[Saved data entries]
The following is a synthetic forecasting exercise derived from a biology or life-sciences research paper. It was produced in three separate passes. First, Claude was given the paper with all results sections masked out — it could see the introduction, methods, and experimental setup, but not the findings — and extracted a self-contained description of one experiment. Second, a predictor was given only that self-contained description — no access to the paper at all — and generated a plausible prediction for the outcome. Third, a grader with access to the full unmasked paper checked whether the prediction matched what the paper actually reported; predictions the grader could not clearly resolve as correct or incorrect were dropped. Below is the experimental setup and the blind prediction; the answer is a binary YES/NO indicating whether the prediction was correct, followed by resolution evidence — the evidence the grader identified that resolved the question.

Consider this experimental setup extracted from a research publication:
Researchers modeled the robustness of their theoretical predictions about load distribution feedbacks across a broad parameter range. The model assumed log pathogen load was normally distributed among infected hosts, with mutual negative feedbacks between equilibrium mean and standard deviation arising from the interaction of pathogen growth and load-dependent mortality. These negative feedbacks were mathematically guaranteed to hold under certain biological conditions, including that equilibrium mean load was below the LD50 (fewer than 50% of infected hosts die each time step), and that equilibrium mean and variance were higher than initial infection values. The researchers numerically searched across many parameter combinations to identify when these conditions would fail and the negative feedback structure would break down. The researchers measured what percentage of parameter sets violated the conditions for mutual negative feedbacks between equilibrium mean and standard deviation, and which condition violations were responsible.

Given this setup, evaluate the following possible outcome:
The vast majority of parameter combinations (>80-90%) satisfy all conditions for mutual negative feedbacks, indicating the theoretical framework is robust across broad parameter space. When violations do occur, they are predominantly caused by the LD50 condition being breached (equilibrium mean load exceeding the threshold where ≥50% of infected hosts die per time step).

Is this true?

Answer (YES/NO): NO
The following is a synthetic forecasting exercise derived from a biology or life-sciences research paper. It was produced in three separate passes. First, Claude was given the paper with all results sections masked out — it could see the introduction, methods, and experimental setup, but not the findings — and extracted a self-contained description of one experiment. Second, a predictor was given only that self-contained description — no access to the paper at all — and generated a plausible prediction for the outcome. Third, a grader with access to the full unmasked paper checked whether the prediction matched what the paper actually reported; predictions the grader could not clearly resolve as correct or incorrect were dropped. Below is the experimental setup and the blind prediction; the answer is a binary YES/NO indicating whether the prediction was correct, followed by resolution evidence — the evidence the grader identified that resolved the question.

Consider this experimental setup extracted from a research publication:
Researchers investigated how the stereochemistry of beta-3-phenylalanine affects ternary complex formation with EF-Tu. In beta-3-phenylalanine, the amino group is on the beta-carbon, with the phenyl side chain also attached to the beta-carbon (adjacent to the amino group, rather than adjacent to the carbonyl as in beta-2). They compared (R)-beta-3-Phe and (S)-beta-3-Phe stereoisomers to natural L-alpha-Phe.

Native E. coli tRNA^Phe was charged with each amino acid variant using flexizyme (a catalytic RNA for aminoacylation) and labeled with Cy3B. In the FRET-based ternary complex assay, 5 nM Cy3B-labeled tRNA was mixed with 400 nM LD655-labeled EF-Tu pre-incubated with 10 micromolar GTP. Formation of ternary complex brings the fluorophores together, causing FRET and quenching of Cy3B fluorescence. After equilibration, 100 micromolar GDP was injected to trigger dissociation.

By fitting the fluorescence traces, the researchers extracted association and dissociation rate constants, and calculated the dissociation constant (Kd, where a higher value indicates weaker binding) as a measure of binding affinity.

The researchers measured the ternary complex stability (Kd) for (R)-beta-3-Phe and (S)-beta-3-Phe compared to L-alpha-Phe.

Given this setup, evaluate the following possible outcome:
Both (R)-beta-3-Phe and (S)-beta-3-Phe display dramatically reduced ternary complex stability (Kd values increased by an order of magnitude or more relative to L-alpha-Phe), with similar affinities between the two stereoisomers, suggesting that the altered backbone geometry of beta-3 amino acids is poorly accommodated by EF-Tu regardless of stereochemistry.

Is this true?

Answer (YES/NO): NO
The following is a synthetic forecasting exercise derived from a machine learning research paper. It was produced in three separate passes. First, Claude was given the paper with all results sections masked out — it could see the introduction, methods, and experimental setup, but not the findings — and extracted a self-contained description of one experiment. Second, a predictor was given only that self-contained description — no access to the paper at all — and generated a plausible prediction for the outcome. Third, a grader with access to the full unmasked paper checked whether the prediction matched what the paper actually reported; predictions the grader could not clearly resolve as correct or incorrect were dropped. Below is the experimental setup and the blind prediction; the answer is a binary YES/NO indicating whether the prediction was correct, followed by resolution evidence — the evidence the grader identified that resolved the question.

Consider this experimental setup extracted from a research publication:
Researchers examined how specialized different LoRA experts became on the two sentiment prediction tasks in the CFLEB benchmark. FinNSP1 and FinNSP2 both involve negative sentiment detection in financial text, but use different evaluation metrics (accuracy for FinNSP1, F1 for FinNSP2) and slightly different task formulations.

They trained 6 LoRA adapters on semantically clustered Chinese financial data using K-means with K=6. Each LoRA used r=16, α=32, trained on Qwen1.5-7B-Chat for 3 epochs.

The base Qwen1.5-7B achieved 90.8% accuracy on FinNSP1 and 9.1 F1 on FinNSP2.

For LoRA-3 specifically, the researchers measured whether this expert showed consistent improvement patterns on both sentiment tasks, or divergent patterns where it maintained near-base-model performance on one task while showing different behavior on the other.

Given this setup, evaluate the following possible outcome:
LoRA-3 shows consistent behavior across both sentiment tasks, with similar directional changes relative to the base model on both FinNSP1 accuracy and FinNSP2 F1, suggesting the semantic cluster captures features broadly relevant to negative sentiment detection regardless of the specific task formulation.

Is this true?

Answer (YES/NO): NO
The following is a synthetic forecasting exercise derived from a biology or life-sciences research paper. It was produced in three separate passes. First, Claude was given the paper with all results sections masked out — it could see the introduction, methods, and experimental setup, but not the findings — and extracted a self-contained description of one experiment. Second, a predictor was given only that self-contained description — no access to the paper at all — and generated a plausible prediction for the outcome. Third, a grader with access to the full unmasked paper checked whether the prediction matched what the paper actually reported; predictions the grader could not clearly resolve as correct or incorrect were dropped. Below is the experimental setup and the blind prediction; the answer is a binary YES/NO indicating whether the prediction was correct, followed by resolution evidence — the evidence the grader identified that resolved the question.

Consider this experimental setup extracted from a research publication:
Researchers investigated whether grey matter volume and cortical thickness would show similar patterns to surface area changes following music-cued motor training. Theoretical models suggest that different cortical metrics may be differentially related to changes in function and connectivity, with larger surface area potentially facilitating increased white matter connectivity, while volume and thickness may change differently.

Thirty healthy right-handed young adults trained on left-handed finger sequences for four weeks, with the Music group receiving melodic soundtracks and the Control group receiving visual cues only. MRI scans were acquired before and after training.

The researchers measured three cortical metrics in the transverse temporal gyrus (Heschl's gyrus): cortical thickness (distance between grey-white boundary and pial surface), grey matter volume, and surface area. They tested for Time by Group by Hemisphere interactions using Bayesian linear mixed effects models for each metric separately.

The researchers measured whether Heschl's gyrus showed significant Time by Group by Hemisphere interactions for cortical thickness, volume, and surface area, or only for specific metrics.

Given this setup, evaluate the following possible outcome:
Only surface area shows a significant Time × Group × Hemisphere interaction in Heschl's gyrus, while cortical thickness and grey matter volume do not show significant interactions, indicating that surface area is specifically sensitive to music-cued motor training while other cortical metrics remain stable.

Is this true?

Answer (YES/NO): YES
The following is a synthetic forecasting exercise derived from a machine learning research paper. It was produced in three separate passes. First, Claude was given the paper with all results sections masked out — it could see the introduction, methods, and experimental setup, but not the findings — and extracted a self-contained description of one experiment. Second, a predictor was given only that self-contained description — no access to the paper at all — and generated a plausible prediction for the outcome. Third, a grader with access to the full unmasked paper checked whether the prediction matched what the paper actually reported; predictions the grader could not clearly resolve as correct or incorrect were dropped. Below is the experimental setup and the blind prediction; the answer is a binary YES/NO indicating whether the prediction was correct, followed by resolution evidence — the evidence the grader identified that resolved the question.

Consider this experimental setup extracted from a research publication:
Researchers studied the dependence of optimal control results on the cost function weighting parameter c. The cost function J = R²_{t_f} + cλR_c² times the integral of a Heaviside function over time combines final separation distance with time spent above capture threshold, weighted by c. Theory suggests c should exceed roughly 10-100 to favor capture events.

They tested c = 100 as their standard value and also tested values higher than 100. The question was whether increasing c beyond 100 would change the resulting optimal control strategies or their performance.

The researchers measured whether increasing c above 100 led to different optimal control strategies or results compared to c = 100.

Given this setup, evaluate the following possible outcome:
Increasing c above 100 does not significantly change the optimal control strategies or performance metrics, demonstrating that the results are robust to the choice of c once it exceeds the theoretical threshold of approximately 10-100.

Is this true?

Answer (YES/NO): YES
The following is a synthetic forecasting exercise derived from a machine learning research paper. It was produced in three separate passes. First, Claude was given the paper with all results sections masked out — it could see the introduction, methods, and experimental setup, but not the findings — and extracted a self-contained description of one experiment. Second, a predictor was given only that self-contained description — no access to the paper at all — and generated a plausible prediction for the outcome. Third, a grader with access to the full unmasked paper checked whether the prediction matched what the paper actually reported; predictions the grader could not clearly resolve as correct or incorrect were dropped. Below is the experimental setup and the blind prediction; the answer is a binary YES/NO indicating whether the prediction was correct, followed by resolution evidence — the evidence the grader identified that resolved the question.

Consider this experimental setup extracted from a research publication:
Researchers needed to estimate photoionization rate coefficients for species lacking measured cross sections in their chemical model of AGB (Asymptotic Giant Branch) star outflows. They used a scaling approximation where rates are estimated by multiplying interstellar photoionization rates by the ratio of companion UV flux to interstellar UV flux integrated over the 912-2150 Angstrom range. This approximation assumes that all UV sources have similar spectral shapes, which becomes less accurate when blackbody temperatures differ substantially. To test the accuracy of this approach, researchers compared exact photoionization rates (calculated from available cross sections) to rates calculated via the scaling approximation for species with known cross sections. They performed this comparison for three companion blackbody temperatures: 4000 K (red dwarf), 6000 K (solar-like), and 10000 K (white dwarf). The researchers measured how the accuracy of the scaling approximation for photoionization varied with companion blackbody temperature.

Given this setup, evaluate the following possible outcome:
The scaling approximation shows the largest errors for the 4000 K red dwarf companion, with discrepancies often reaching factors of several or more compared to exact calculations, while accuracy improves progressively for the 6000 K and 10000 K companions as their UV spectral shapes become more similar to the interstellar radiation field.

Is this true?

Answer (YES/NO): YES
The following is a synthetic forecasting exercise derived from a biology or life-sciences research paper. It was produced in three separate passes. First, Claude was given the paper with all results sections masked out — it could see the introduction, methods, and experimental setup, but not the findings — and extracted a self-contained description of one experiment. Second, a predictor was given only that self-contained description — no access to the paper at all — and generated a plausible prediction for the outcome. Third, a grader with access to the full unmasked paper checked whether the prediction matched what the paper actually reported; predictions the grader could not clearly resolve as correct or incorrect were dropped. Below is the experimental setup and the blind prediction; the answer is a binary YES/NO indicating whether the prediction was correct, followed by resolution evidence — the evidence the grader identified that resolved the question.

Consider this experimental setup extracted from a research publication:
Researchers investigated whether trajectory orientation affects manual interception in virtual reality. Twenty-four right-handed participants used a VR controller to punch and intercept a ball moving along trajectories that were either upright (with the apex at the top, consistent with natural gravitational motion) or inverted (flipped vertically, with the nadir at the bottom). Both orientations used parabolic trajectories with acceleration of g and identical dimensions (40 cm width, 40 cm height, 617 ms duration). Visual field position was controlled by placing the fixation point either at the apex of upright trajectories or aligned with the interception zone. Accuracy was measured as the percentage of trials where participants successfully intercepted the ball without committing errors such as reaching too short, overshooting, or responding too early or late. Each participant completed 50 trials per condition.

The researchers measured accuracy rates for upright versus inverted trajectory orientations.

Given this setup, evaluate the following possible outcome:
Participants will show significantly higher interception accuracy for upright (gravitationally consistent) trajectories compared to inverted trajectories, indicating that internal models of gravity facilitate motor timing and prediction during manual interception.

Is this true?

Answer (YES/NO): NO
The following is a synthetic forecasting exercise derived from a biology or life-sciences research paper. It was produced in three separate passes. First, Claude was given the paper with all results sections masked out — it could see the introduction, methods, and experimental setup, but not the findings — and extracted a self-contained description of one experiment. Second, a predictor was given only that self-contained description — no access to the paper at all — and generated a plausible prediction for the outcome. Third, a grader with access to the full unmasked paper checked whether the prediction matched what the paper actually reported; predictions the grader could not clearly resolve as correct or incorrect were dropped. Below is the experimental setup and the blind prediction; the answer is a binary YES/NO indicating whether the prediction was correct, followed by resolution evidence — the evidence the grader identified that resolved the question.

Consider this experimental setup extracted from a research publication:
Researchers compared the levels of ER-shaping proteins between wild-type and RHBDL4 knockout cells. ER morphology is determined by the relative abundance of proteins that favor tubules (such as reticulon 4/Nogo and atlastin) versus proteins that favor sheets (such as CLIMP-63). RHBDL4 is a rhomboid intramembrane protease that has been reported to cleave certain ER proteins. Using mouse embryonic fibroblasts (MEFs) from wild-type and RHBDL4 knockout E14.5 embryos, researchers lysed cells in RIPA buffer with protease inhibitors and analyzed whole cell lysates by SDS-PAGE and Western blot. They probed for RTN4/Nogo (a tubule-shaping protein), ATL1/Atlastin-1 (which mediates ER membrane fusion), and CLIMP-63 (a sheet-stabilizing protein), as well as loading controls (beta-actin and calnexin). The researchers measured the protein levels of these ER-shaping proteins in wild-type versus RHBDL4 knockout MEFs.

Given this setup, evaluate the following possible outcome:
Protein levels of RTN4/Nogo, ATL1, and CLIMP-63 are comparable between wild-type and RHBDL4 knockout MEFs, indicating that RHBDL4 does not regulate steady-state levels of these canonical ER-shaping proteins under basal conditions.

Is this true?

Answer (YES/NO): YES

▶ **Task to complete**
When a line in the data contains "does", return it as written.

▶ **Expected answer**
Increasing c above 100 does not significantly change the optimal control strategies or performance metrics, demonstrating that the results are robust to the choice of c once it exceeds the theoretical threshold of approximately 10-100.
Protein levels of RTN4/Nogo, ATL1, and CLIMP-63 are comparable between wild-type and RHBDL4 knockout MEFs, indicating that RHBDL4 does not regulate steady-state levels of these canonical ER-shaping proteins under basal conditions.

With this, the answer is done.